Voici ce que m’écrivait le Docteur Van Eeden dans une lettre « Je ne veux pas vous cacher que j’ai eu une impression un peu désagréable de la clinique de Monsieur Bernheim. Pour le dire en deux mots : si Monsieur Liebeault agit un peu trop en patriarche, Monsieur Bernheim agit trop en dompteur. Et c’est, sans doute, le dernier genre que j’aime le moins. Tout en admirant son aplomb et sa merveilleuse habileté, je crois que la méthode d’assujetion complète suivie par Monsieur Bernheim, sera le plus grand impédiment pour l’adoption générale de sa thérapeutique suggestive ».

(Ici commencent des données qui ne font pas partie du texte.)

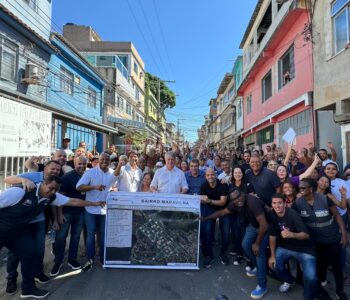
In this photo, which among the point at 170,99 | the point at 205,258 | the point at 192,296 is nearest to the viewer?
the point at 192,296

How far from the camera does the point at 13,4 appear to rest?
425 inches

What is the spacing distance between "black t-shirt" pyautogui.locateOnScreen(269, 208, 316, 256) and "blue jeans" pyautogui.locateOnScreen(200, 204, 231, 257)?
1.30m

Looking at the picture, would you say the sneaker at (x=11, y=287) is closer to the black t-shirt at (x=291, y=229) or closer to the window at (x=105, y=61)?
the black t-shirt at (x=291, y=229)

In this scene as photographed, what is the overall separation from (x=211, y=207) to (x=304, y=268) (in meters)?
1.91

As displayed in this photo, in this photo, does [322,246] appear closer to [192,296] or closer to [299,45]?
[192,296]

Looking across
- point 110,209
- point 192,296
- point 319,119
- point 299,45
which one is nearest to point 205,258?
point 192,296

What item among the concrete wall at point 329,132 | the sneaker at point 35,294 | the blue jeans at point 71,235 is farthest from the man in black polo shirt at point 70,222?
the concrete wall at point 329,132

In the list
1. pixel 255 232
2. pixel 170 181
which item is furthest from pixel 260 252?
pixel 170 181

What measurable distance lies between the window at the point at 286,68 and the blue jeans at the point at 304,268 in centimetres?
1108

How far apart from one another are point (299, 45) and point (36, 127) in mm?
10572

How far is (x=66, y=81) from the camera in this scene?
15.5m

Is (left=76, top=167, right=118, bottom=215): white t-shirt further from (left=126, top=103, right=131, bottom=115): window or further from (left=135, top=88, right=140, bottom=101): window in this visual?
(left=135, top=88, right=140, bottom=101): window

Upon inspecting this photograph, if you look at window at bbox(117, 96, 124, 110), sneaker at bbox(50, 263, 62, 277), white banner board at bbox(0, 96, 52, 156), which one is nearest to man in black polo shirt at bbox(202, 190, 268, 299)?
sneaker at bbox(50, 263, 62, 277)

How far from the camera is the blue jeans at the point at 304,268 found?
11.6ft
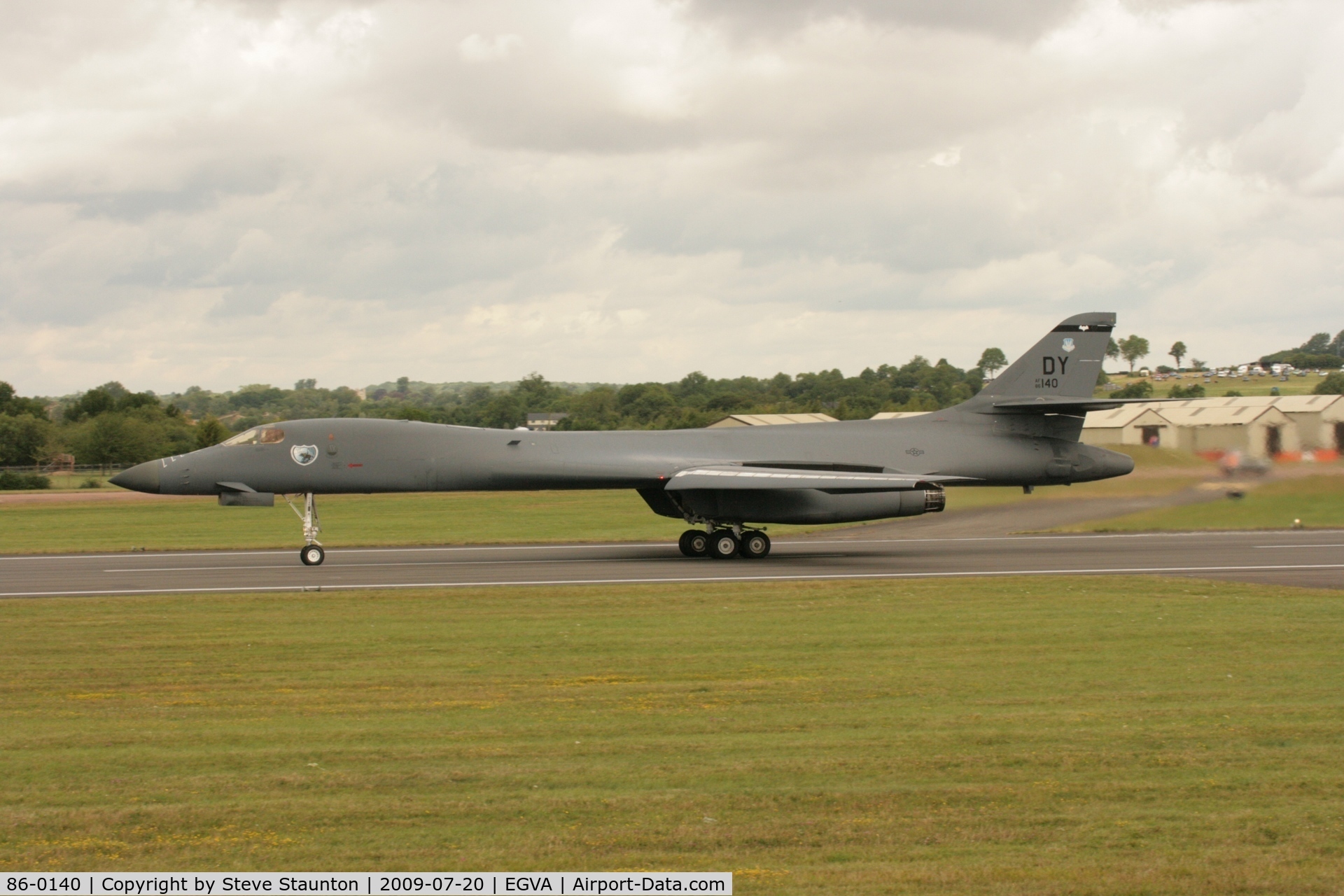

Quand j’ai publié la lettre du Docteur Van Eeden dans un journal, à propos de la vision à distance, j’en ai supprimé ce passage qui aurait été désagréable à Monsieur Bernheim mais je suis tout à fait de cet avis et je suis convaincu qu’une partie des phénomènes observés et montrés par Monsieur Bernheim dans sa clinique, étaient des phénomènes de complaisance voulue ou forcée.